Your answer must be an exact copy of the entries, containing no images.

Page images and extracted text
'''

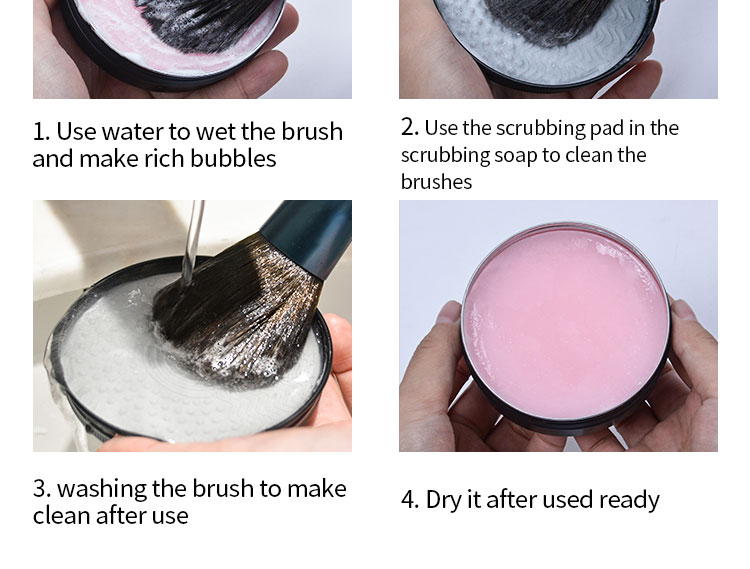 1. Use water to wet the brush and make rich bubbles

2. Use the scrubbing pad in the scrubbing soap to clean the brushes

3. washing the brush to make clean after use

4. Dry it after used ready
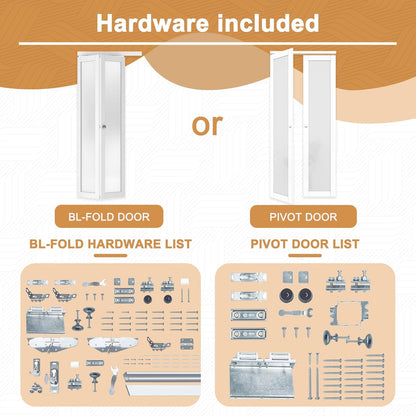 Hardware included

or

BL-FOLD DOOR

PIVOT DOOR

BL-FOLD HARDWARE LIST

PIVOT DOOR LIST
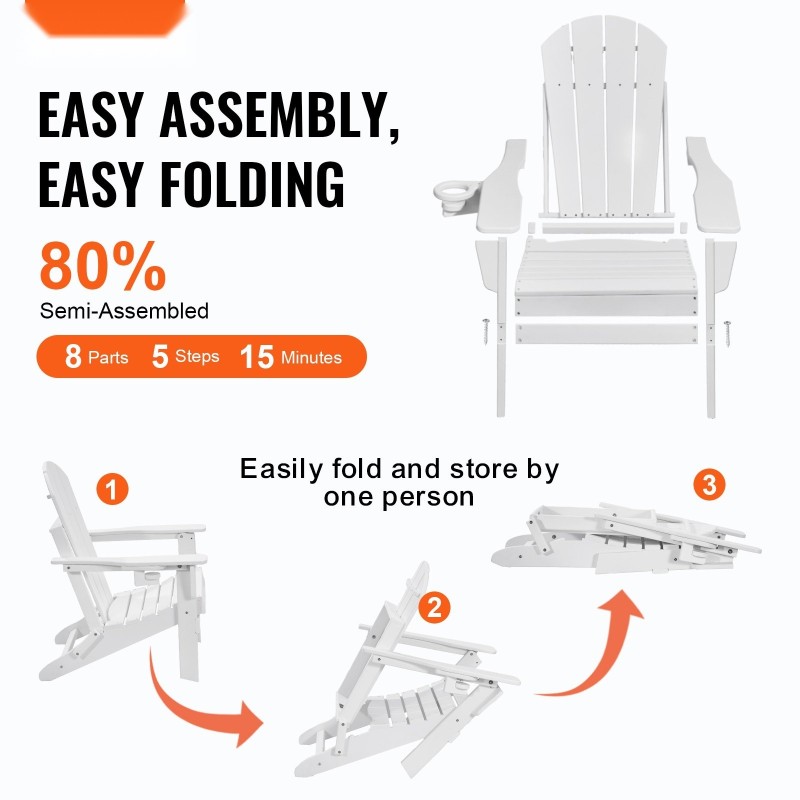 EASY ASSEMBLY, EASY FOLDING

80%
Semi-Assembled

8 Parts 5 Steps 15 Minutes

Easily fold and store by one person

1

2

3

'''

◆ RESPONSE TO THE EXERCISE ◆
 1. Use water to wet the brush and make rich bubbles

2. Use the scrubbing pad in the scrubbing soap to clean the brushes

3. washing the brush to make clean after use

4. Dry it after used ready
 Hardware included

or

BL-FOLD DOOR

PIVOT DOOR

BL-FOLD HARDWARE LIST

PIVOT DOOR LIST
 EASY ASSEMBLY, EASY FOLDING

80%
Semi-Assembled

8 Parts 5 Steps 15 Minutes

Easily fold and store by one person

1

2

3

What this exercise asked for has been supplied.